Junglefowl are the only four living species of bird from the genus Gallus in the bird order Galliformes, and occur in parts of South and Southeast Asia. They diverged from their common ancestor about 4–6 million years ago.

Although originating in Asia, remains of junglefowl bones have also been found in regions of Chile, which date back to 1321–1407 CE, providing evidence of possible Polynesian migration through the Pacific Ocean.

These are large birds, with colourful plumage in males, but are nevertheless difficult to see in the dense vegetation they inhabit.
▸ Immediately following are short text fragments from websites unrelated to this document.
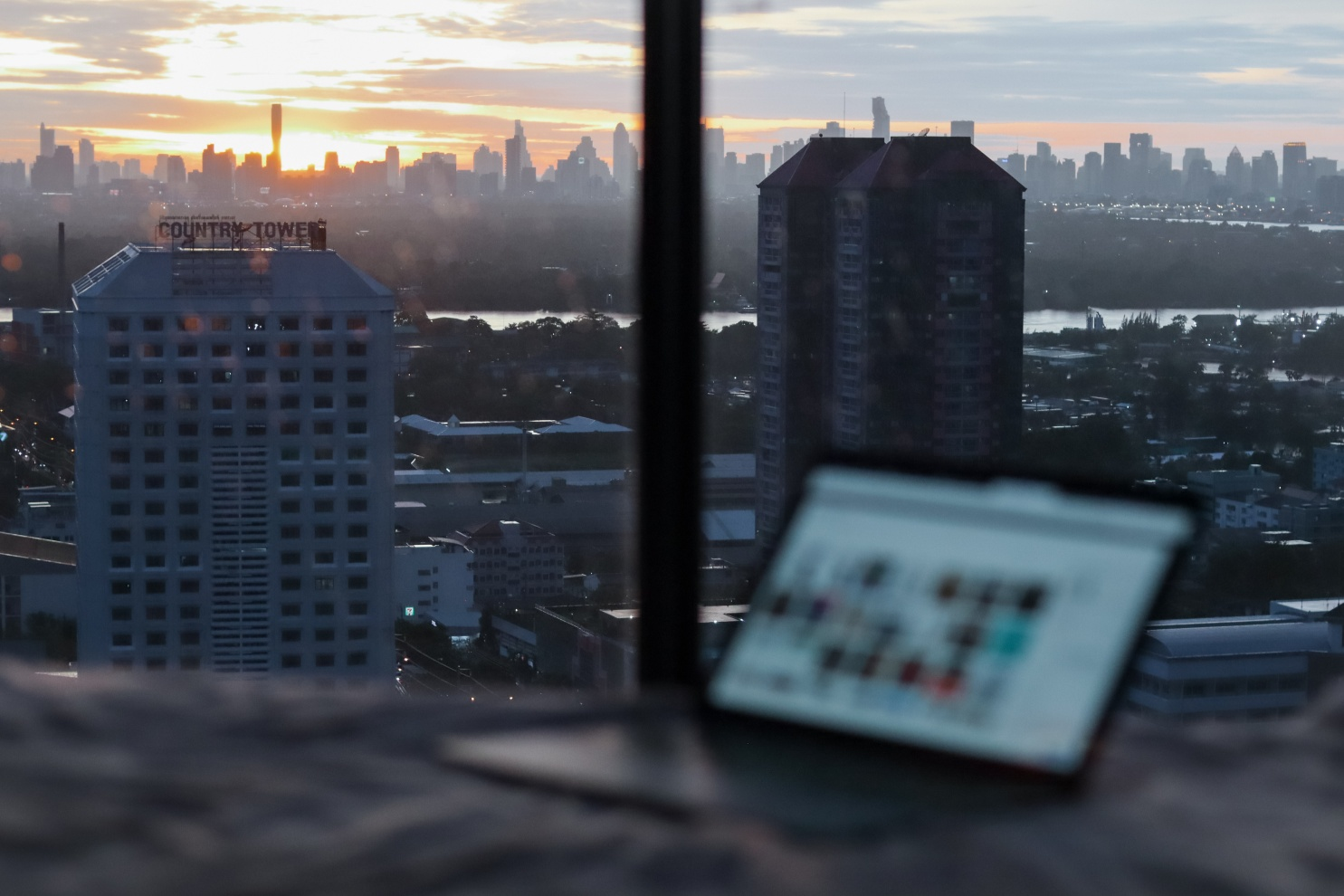 Laptop with skyscrapers in the background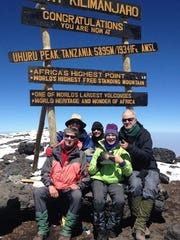 Lisa Eckert, front, center, poses with other National Park Service employees at the summit of Mount Kilimanjaro during a January trip to Africa.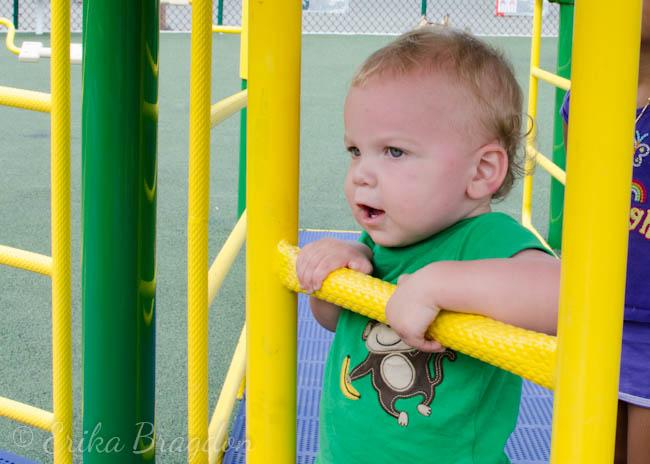 a little boy trying to climb up a ladder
As with many birds in the pheasant family, the male takes no part in the incubation of the egg or rearing of the precocial young. These duties are performed by the drab and well-camouflaged female. Females and males do not form pair bonds; instead, the species has a polygynandrous mating system in which each female will usually mate with several males. Aggressive social hierarchies exist among both females and males, from which the term "pecking order" originates.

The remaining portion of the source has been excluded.